** WRITTEN TASK **
Write out the part of the book review below that runs between "ARCHIBALD HENDERSON." and "from the press.", inclusive, word for word.

ARCHIBALD HENDERSON.

PRESENT DAY AMERICAN POETRY. By H. Houston Peckham, Boston: Richard G. Badger. $1.00 net.

For several years past that school of American critics who, if not most representative, are at any rate most clamorous, have taken for their motto (or might properly have taken): "To be Victorian is to be damned." To meet, therefore, with a critic, both young and well informed, who dares to acclaim

what in the writers of the day is indubitably Victorian is almost as novel as it is refreshing. Such a writer is Mr. H. Houston Peckham, whose first volume of literary essays has recently come from the press.

The strong Victorian cast in Mr. Peckham's tastes is indicated by his dislike of what he terms "lopsided realism," the fiction of the Wharton-Dreiser-Herrick group. Such "realism" is untrue because disproportioned. "If I photograph Farmer Brown's pig-sty," he asks, "and label it 'a typical scene on Mr. Brown's farm,' am I altogether just to the good farmer?" He prefers the healthier because more truly typical realism of Howells, Tarkington, James Lane Allen, and Mrs. Deland,-fiction which after all has a strong touch of idealism. Mr. Peckham's Victorianism appears even more strongly in his poetical preferences-in his love for the music of the conventional verse forms, in his regard for Alfred Noyes as "the foremost poet of our day" and his evident leaning to the late Madison Cawein as deserving a similar rank among the latterday poets of America. A passage will illustrate: "Long after erudite students shall have ceased to worry their brains about the conceits of Donne and Herbert and Crashaw; long after most of Walt Whitman's 'Leaves of Grass' have grown sere and have returned unto dust; long, long after men have forgotten that some flowing-haired, horn-spectacled critic once pronounced Ezra Pound wonderful, or that Ezra Pound ever lived and moved and had his being, a grateful public will rejoice that Madison Cawein sat at the feet of Milton the Stately, and Keats the Lovely, and hearkened not to the clanging cymbals of some freakish innovator, some stridently clamorous mountebank outside the gates of the sacred temple of Poesy."

[Lines of data]
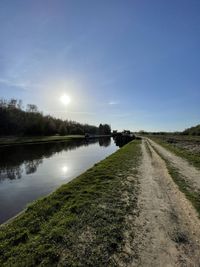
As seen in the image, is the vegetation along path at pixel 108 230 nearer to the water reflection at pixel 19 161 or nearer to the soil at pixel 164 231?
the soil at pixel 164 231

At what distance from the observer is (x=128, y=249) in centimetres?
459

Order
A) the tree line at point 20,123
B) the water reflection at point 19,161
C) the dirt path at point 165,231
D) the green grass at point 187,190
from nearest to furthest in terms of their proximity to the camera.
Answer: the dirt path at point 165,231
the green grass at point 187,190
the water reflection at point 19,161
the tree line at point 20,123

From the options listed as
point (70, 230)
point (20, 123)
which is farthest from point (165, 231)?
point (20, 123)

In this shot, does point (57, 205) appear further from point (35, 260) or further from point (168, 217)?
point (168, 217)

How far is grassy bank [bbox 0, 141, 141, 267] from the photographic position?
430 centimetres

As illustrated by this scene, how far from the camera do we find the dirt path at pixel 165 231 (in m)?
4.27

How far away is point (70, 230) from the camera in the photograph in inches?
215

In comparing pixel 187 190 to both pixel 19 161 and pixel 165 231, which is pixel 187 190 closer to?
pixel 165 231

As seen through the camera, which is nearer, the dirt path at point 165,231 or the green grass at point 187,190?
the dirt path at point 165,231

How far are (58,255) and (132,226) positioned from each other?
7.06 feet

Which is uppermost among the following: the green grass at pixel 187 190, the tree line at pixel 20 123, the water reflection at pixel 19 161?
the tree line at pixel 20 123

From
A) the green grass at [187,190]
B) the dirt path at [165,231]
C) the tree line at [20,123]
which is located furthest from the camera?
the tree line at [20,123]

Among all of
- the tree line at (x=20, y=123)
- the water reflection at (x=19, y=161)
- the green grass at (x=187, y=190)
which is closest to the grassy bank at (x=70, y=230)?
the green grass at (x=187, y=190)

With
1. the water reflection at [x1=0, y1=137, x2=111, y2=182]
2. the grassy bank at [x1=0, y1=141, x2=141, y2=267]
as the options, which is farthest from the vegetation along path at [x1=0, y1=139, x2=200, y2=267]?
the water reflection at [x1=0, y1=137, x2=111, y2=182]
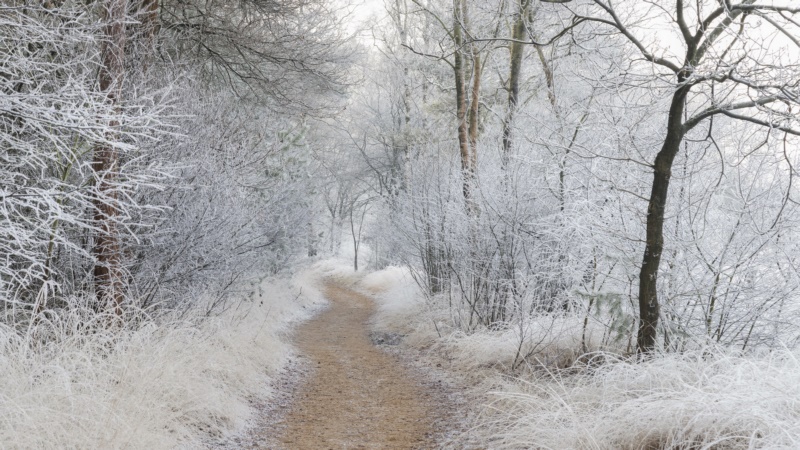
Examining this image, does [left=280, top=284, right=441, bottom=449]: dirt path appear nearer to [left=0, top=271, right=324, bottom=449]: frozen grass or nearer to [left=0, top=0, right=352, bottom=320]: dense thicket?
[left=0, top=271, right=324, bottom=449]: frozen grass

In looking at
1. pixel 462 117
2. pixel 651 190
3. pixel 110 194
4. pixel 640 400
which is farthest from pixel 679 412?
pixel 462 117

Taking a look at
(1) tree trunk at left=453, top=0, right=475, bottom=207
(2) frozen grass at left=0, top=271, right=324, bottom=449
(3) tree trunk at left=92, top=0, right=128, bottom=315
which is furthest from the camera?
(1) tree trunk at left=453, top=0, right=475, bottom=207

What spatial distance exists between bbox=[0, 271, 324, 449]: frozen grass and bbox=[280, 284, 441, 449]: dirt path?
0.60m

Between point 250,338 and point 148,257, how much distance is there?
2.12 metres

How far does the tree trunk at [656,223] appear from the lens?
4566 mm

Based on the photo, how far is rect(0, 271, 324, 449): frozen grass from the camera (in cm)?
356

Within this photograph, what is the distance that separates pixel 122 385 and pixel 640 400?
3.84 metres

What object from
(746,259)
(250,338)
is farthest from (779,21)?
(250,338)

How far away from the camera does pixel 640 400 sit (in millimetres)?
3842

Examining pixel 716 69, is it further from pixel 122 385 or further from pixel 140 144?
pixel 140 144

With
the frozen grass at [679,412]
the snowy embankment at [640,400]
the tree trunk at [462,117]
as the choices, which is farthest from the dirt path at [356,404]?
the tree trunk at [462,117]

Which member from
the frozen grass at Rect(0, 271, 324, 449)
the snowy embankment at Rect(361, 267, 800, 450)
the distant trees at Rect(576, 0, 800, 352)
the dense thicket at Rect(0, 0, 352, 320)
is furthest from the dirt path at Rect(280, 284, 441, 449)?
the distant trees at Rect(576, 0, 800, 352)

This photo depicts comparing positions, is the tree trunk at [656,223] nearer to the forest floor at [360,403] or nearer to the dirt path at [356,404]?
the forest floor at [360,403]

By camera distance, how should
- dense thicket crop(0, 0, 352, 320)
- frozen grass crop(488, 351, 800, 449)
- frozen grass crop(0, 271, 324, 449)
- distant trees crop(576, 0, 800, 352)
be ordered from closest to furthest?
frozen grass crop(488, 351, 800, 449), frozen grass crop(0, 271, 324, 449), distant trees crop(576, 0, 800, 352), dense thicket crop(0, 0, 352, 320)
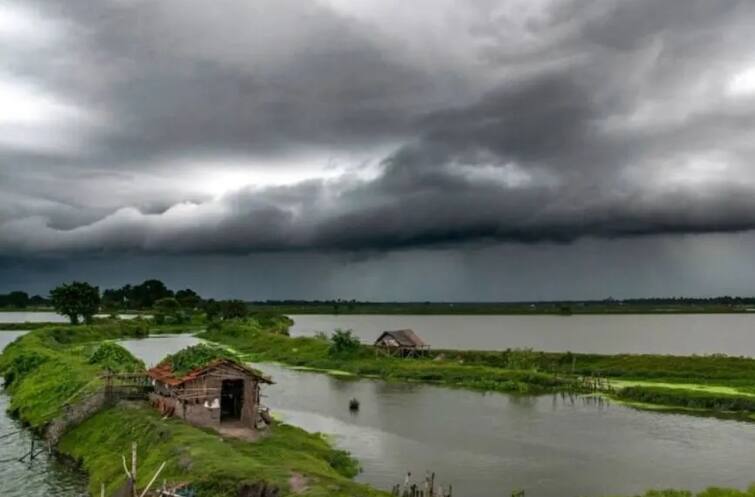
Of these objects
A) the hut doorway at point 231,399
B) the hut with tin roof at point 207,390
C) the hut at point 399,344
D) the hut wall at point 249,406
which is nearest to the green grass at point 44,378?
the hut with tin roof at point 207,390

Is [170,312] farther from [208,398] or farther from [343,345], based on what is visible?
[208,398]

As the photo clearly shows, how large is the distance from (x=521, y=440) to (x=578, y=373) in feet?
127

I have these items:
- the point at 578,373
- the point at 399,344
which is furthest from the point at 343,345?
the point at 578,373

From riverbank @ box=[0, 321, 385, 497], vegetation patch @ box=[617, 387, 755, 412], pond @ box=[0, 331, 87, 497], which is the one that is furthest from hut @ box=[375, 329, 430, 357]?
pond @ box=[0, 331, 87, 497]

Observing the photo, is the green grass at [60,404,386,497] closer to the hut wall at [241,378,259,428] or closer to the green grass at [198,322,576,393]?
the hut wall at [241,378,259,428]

** ANSWER TO THE PROBLEM **
ARCHIBALD HENDERSON.

PRESENT DAY AMERICAN POETRY. By H. Houston Peckham, Boston: Richard G. Badger. $1.00 net.

For several years past that school of American critics who, if not most representative, are at any rate most clamorous, have taken for their motto (or might properly have taken): "To be Victorian is to be damned." To meet, therefore, with a critic, both young and well informed, who dares to acclaim

what in the writers of the day is indubitably Victorian is almost as novel as it is refreshing. Such a writer is Mr. H. Houston Peckham, whose first volume of literary essays has recently come from the press.